◆ EXERCISE REQUIREMENTS ◆
1. Translate this sentence from the Epiphany 5 devotion below into Spanish: "Rest in Christ is trust in His work for us."
2. Write the next few sentences of the Epiphany 5 devotion below, continuing after its final sentence.

◆ READING TEXT ◆
Christ The Life Lutheran Church

Growing, Showing, Sharing, Caring

Epiphany 5 PDF Print E-mail
Written by Pastor Edwards   
Tuesday, 03 February 2009 00:00

Readings:
Is. 40: 21-31
I Cor. 9: 16-27
Mark 1: 29-39

Passage for Meditation: 
“Even youths grow tired and weary, and young men stumble and fall; but those who hope in the LORD will renew their strength. They will soar on wings like eagles; they will run and not grow weary, they will walk and not be faint.”  Isaiah 40:30-31 

Devotion:  
As I write this e-devo, I am running on about 2 hours of sleep and am feeling very tired and weary.  The constant care of a newborn can drain your strength and expose your weakness very effectively, and it seems to happen between the hours of 12 and 5am.  Frustration, anger, lack of patients all well up from the depths of the old Adam which clings tenaciously to my soul and is expressed in my body.  Young men stumble and fall.

It doesn’t need to be the care of a new born.  It may be the care of aging parents or a ailing spouse.  It may the demands of our jobs and the pressures of our culture.  It is always in the responsibilities of our various vocations that the limits of our natural self are tested and exposed.  Young men stumble and fall.

I must confess, I need strength and it cannot come from within me.  The strength that comes from the LORD is the strength that rests in Jesus.  “Come to me all you who are weak and heavy laden, and I will give you rest.”(Matt. 11:28)  Rest in Christ is trust in His work for us.  Our strength is in the one who made heaven and earth and then came down for us.  He entered into our world, and was tested and temped in his vocations as a friend, a brother, a son, an Israelite, and a Messiah.  In all his testing, he never tired or grew weary of living perfectly within his vocations.  He never stumbled and fell in living rightly with us and his Heavenly Father.  He lived to be the perfect sacrifice for all our sin, which weighs down the soul and body into the depths of the grave.  Jesus only  stumbled and fell under the burden of his cross as he carried it to the place of the skull for us.  There he took our weakness, picked up our fall and died our death and carried it from the cross the grave.

◆ DATA PROVIDED ◆
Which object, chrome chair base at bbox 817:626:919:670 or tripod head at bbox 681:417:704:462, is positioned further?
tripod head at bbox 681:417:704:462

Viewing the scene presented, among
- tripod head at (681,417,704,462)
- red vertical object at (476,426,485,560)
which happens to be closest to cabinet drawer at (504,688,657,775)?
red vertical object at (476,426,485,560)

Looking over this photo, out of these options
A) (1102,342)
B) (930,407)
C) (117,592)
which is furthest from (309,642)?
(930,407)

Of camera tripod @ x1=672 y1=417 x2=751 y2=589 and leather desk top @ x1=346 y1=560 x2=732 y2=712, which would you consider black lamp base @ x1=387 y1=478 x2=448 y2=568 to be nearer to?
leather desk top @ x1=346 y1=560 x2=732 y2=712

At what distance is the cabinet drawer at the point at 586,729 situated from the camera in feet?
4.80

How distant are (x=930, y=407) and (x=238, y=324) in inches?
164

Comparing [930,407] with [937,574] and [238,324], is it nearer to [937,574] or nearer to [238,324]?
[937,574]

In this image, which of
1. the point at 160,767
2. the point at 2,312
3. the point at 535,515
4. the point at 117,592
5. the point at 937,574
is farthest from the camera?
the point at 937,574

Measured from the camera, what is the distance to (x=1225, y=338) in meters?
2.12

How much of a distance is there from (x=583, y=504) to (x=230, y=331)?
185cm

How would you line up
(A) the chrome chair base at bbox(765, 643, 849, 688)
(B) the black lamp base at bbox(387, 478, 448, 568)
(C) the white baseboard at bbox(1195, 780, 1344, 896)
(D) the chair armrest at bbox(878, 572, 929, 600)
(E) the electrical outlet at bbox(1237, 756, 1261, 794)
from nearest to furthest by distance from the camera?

◆ ANSWERS ◆
1. El descanso en Cristo es confianza en Su obra por nosotros.

2.
The strength that the Lord gives us comes not only from His cross, but from his empty tomb, where the weight of sin and death remain.  He raises us out of the tomb in his resurrection, severing the everlasting grip of our old Adam and joining us to Him by faith.  Through our baptism, he brings us up out from under sins weight and carries us along by the Holy Spirit as on wings like an eagle.  He gives us strength to confess and kill our old Adam and to run after  and walk with Christ both now and for all eternity.

“Do you not know?  Have you not heard?  Has it not been told you from the beginning?  Have you not understood since the earth was founded?...The Lord is the everlasting God, the Creator of the ends of the earth.  He will not grow tired or weary, and his understanding no one can fathom.  He gives strength to the weary and increases the power of the weak.” (Is. 40:21,28-29).